Rechtliche Texte zum Thema zeigen ganz eindeutig, dass das Internationale Recht die Problematik der Mädchen, die in Kampfhandlungen verwickelt sind, noch nicht erkannt hat. Die Situation von Mädchensoldatinnen wird von den einschlägigen rechtlichen Instrumenten nicht als eigenständige Problematik erfasst, da sie rechtlich allgemein als Kinder definiert werden. Das Humanitäre Völkerrecht setzt das Mindestalter für die Rekrutierung und den Einsatz in Kampfhandlungen bei 15 Jahren an, sei es in internationalen oder internen Konflikten. Diese Regel gilt gleichermassen für alle am Konflikt beteiligten Parteien, sowohl für Regierungstruppen als auch für irregeläre bewaffnete Gruppen. Die UN Kinderrechtskonvention enthält das gleiche Mindestalter wie es vom Humanitären Völkerrecht festgelegt wird, während das zugehörige Zusatzprotokoll das Mindestalter für die Teilnahme an Feindseligkeiten von 15 auf 18 Jahre anhebt. Dies gilt auch für irreguläre bewaffnete Gruppen. Doch auch dieses wichtigste internationale Instrument zur Thematik der Kindersoldaten, erwähnt Mädchen nicht speziell. Es macht keinen Unterschied hinsichtlich des Geschlechts der Kindersoldaten, und zwar auch nicht bei der Regulierung der Demobilisierung. Einzig in den „Prinzipien von Kapstadt“ , die 1997 während der internationalen Konferenz über Kindersoldaten in Südafrika beschlossen und 2007 an der internationalen Konferenz über Kindersoldaten in Paris in den Pariser Prinzipien wiederaufgenommen und weiterentwickelt wurden, wird die spezielle Situation von Mädchen berücksichtigt. Ein Kinder­soldaten wird in den Pariser Prinzipien definiert als “Jede Person unter 18 Jahren, die einer Armee oder einer regulären oder irregulären bewaffneten Gruppe angehört, unabhängig von der Funktion wie Koch, Träger oder Bote, sowie jede Person unter 18 Jahren, die solche Truppen begleitet ohne Familienangehöriger zu sein, namentlich Mädchen, die zum Zweck der sexuellen Ausbeutung oder der Zwangsheirat rekrutiert wurden. Der Begriff der Kindersoldaten umfasst daher nicht nur Kinder, die Waffen tragen oder getragen haben.“ Diese Definition, die einhellig von der UNICEF und einer grossen Anzahl NGOs im Bereich der Kinderrechte anerkannt wird, bricht eindeutig mit der stereotypen Vorstellung von Kindersoldaten. Es scheint heute unverzichtbar, auf der Basis dieser Prinzipien eine rechtlich bindende Definition festzulegen.
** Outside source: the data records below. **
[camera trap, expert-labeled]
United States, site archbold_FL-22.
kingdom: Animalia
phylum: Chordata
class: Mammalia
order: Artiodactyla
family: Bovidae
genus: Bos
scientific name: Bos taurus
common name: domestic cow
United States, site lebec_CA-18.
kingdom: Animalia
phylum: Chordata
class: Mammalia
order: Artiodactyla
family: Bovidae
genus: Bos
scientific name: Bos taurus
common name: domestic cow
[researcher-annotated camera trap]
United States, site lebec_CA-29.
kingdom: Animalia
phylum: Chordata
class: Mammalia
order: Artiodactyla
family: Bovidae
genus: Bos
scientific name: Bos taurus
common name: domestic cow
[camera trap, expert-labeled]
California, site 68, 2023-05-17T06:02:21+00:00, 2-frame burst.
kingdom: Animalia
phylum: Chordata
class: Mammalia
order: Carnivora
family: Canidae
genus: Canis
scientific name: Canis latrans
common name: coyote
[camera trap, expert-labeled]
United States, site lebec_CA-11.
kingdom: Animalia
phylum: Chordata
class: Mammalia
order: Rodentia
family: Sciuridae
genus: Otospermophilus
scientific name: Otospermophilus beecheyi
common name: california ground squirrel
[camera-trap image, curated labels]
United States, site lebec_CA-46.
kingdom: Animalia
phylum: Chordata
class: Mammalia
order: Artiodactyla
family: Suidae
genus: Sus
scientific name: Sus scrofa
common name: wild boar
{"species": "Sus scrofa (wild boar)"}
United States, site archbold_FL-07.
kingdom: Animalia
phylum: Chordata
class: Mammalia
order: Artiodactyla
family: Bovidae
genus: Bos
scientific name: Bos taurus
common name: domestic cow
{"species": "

Aus strafrechtlicher Sicht stellt die „Zwangs­verpflichtung oder Ein­gliederung von Kindern unter fünfzehn Jahren in Streitkräfte oder bewaffnete Gruppen oder ihre Verwendung zur aktiven Teilnahme an Feindseligkeiten“ gemäss Römer Statut und dem Statut des SCSL ein Kriegsverbrechen dar. Der SCSL hat die völkergewohnheits­rechtliche Natur dieser Straftat bestätigt. Die im Falle Lubanga am 29. Januar 2007 vom IStGH bestätigte Anklageschrift präzisiert, dass Lubanga angeklagt ist, Mädchen und Jungen eingezogen und bei Feindseligkeiten in Ituri eingesetzt zu haben. Des Weiteren wurden gegen Germain Katanga, Mathieu Ngudjolo Chui und Bosco Ntaganda wegen ihrer Rolle bei der Rekrutierung von Kindern Haftbefehle erlassen.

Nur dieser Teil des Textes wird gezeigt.